Ein guter Komponist wie z.B: Bizet weiß genau, mit welchen Melodien er das Publikum lockt, abwechselnd leichtere und schwerere Gefühle (Blumenarie) oder auch mitreißende Tanzmusik, dann wieder ein Zwischenspiel (die Intermezzofunktion der Oper muß ich einmal untersuchen). Das ist ein psychologisches Konzept, keine kompositorische Berechnung.
Die durchkomponierten Opern bei Puccini bieten eine größere Vielfalt an Übergängen und Zwischenspielen, sind aber dadurch in der kompositorischen Struktur wesentlich einfacher gestrickt.
Außerdem war zu Puccinis Zeit bereits der Instrumentationswahn voll ausgeprägt, sodaß das Erzeugen von Farben wichtiger wurde als kontrapunktische Kunst. (Die Ouvertüre zu Butterfly ist eine Fuge, Puccini kann auch das - wenn er will) Viele italienische Opernkomponisten haben als Kirchenmusiker angefangen.
Das ganze Thema ist aber viel umfangreicher - daher möchte ich zum nächsten Punkt übergehen:
was hat Goethe eigentlich gestört an Schuberts Vertonungen?
zu sagen, er war als Dichter eifersüchtig über die enorme Wirkung der Musik, das finde ich banal - Schubert war jung und unbekannt.
Wieso ist er überhaupt darauf gekommen, sich an den berühmten Dichter zu wenden?
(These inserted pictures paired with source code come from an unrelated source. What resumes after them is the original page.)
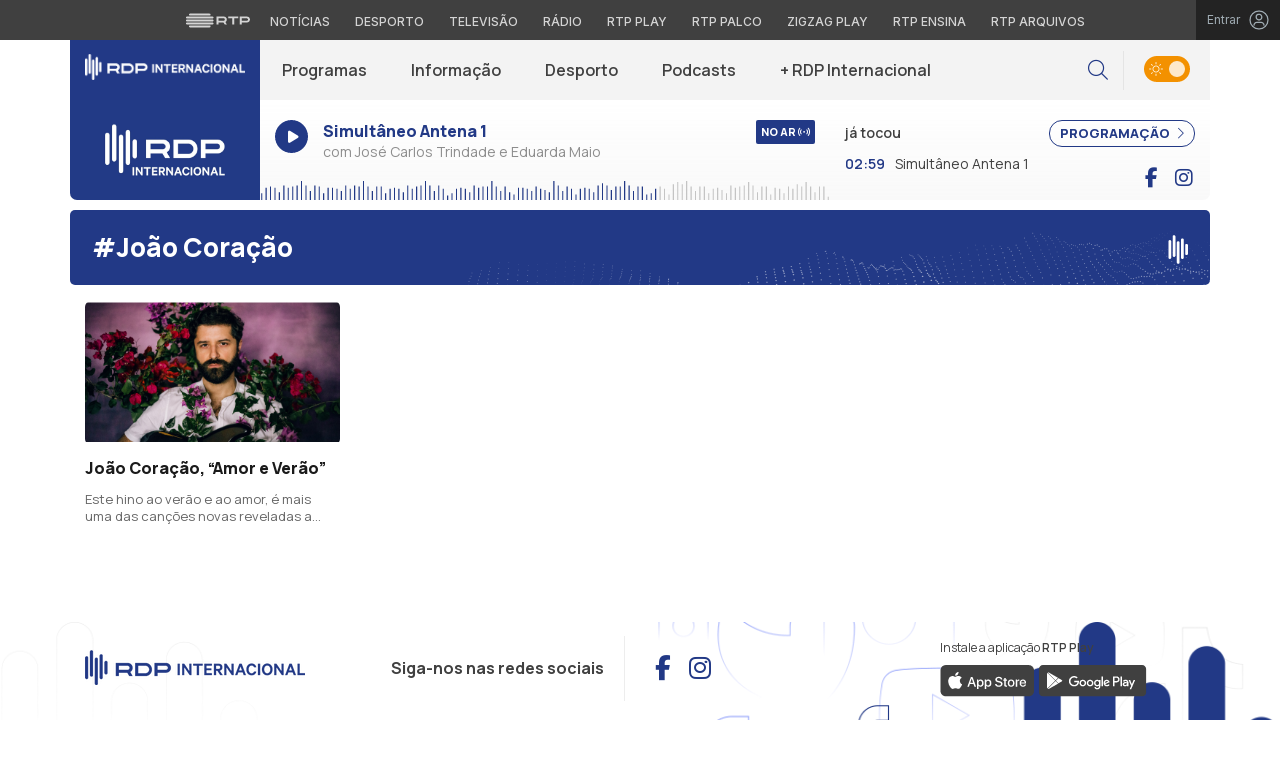

--- FILE ---
content_type: image/svg+xml
request_url: https://rdpinternacional.rtp.pt/wp-content/themes/rdpinternacional/includes/img/logo-antena.svg
body_size: -614
content:
<svg width="17" height="26" viewBox="0 0 17 26" fill="none" xmlns="http://www.w3.org/2000/svg">
<path d="M14.3108 8.91009V16.2495C14.3108 16.9123 14.8338 17.4496 15.4773 17.4496C16.1195 17.4496 16.6359 16.9123 16.6359 16.2495V8.91009C16.6359 8.24202 16.1195 7.70996 15.4773 7.70996C14.8338 7.70996 14.3108 8.24202 14.3108 8.91009Z" fill="white"/>
<path d="M6.18215 17.8323V1.30653C6.18215 0.642464 5.65781 0.101074 5.01562 0.101074C4.37741 0.101074 3.85571 0.641131 3.85571 1.30653V17.8336C3.85571 18.5003 4.37741 19.0351 5.01562 19.0351C5.65781 19.0351 6.18215 18.499 6.18215 17.8323Z" fill="white"/>
<path d="M0.364014 5.59364V19.5604C0.364014 20.2258 0.883058 20.7619 1.53186 20.7619C2.16875 20.7619 2.69309 20.2258 2.69309 19.5604V5.59364C2.69309 4.92957 2.16875 4.38818 1.53186 4.38818C0.883058 4.38952 0.364014 4.92957 0.364014 5.59364Z" fill="white"/>
<path d="M9.6736 23.8168V6.58168C9.6736 5.91628 9.14926 5.37622 8.50707 5.37622C7.86886 5.37622 7.34717 5.91628 7.34717 6.58168V23.8155C7.34717 24.4809 7.86886 25.0169 8.50707 25.0169C9.14926 25.0183 9.6736 24.4822 9.6736 23.8168Z" fill="white"/>
<path d="M13.1599 19.5859V4.15492C13.1599 3.49085 12.6356 2.94946 11.9934 2.94946C11.3552 2.94946 10.8335 3.48952 10.8335 4.15492V19.5859C10.8335 20.2513 11.3552 20.7873 11.9934 20.7873C12.6369 20.7873 13.1599 20.2513 13.1599 19.5859Z" fill="white"/>
</svg>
Protektion?
Vielleicht war es ein Unglück, daß Goethe nicht die Lieder der Winterreise oder den Schwanengesang als ersten Eindruck zu sehen bekam? - ich denke schon, daß das Wort/Textverhältnis bei späteren Liedern Schuberts wesentlich besser war.
Erkennbar ist das daran, daß bei vielen klassischen Liedern eine Transkription möglich ist, ohne daß das Stück an Wirkung einbüßt.
Liszts Bearbeitung des Erlkönig sollte Beweis genug sein... es ist auf modernen Klavier höllisch schwer, die permanente Triolenbewegung durchzuhalten, in der Lisztfassung wird sie an einigen Stellen bewußt durchbrochen, um die rechte Hand zu entspannen. Das hat Liszt nicht ohne Absicht gemacht...
Viele Lieder bauen auf einer eindrucksvollen Begleitung auf und die Singstimme ist halt auch vorhanden...
Der Aufbau von Gretchen am Spinnrad ist vielleicht zu ähnlich einer großen romantischen Arie, nicht umsonst wird es auch ziemlich laut und pathetisch am Ende... ob das wirklich der Absicht des Gedichts entspricht, wage ich zu bezweifeln.
Aber meine Absicht ist nicht, ikonische Meisterwerke zu kritisieren, sondern solche Werke zu finden, in denen möglichst viele Erwartungen erfüllt werden.
Und ich möchte zeigen, daß zum Komponieren eines Lieds verschiedene Fähigkeiten gehören, nicht nur die bloße Notensetzkunst.
Denn es ist zu einfach, nur Lieder bekannter Komponisten für gut zu erklären, weil sie einen "Markennamen" tragen, wohingegen der unbekannte Meister oft von vornherein abgelehnt wird, weil man ihn nicht kennt.
Ich habe die Hoffnung, daß diese engstirnige Haltung ein wenig aufgelöst ist in letzter Zeit, damit besteht die Chance, daß wir noch zahlreiche Meisterwerke entdecken, auch wenn wir uns über den oder die VerfasserIn wundern müssen.